Je crois que c’est la diversité de ma pratique en litige, tout d’abord en droit criminel puis en droit civil, qui m’a le mieux préparée au travail de juge tant dans la salle de cour qu’à l’extérieur de la salle de cour. Les juges de la Cour suprême du Yukon sont des généralistes. Nous siégeons autant dans des dossiers civils que familiaux ou criminels.

QUELS CONSEILS DONNERIEZ-VOUS AUX JURISTES QUI COMPARAISSENT DEVANT VOUS?

La préparation est essentielle. On ne le dira jamais assez. Les avocats(es) les plus efficaces et convaincants(es) sont celles et ceux qui sont en mesure d’identifier les faits et les questions juridiques importants dans leurs dossiers et qui les maîtrisent bien. Ne soulevez pas et ne plaidez pas toutes les questions possibles et imaginables, vous risquez de perdre votre auditeur/auditrice en chemin. Soyez concis(e), organisé(e) et droit au but tant à l’oral qu’à l’écrit. Évitez les exagérations et les effets de toge. Ils n’impressionnent personne.

Les questions des juges reflètent leurs préoccupations et questionnements, assurez-vous d’y répondre au meilleur de vos connaissances et habiletés.

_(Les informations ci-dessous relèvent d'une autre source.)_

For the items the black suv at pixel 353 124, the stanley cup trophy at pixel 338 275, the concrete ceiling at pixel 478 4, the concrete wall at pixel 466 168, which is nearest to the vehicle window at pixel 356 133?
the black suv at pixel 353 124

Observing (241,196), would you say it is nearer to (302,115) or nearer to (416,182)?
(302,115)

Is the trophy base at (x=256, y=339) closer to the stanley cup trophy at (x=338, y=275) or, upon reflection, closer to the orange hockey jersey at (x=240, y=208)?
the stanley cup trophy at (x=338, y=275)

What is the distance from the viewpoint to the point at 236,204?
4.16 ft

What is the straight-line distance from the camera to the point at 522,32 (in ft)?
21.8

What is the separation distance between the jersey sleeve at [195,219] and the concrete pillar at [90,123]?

Parfois, en plaidoirie orale, cela peut aussi impliquer d’admettre ne pas s’être spécifiquement penché(e) sur une question de nature périphérique et, si possible, suggérer une piste de solution. Ignorer les questions du/de la juge ou les esquisser ne les feront pas disparaître, et constituera plutôt une occasion manquée de le/la convaincre du bien-fondé de votre position.

Faites preuve de civilité et de courtoisie. Le contraire nuit non seulement à votre réputation mais, ultimement, aux intérêts de vos clients.

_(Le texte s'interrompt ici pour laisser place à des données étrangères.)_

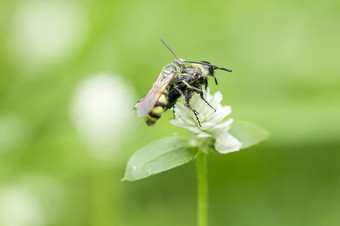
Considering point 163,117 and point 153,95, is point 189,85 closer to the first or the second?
point 153,95

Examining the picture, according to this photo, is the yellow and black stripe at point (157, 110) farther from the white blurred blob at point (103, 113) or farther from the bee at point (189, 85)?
the white blurred blob at point (103, 113)

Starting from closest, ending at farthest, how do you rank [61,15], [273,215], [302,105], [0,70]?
[273,215] < [302,105] < [0,70] < [61,15]

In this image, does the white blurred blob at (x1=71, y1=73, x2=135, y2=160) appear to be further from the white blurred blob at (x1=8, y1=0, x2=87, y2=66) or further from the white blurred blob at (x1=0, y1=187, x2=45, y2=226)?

QUE SOUHAITEZ-VOUS QUE LE PUBLIC SACHE AU SUJET DU SYSTÈME DE JUSTICE?

Bien qu’il ne soit pas parfait, nous sommes privilégiés d’avoir un système de justice indépendant, basé sur la règle de droit et ouvert au public.

De plus, je pense qu’il est important de souligner que notre système de justice ne pourrait fonctionner sans l’apport et le travail important qu’accomplissent chaque jour les personnes qui oeuvrent dans les différents palais de justice à travers le pays, incluant les greffiers(ères) et les autres employés(es) du greffe, les shérifs, les assistants(es) judiciaires, les coordonnateurs(rices) de procès, et les techniciens(ennes) en informatique.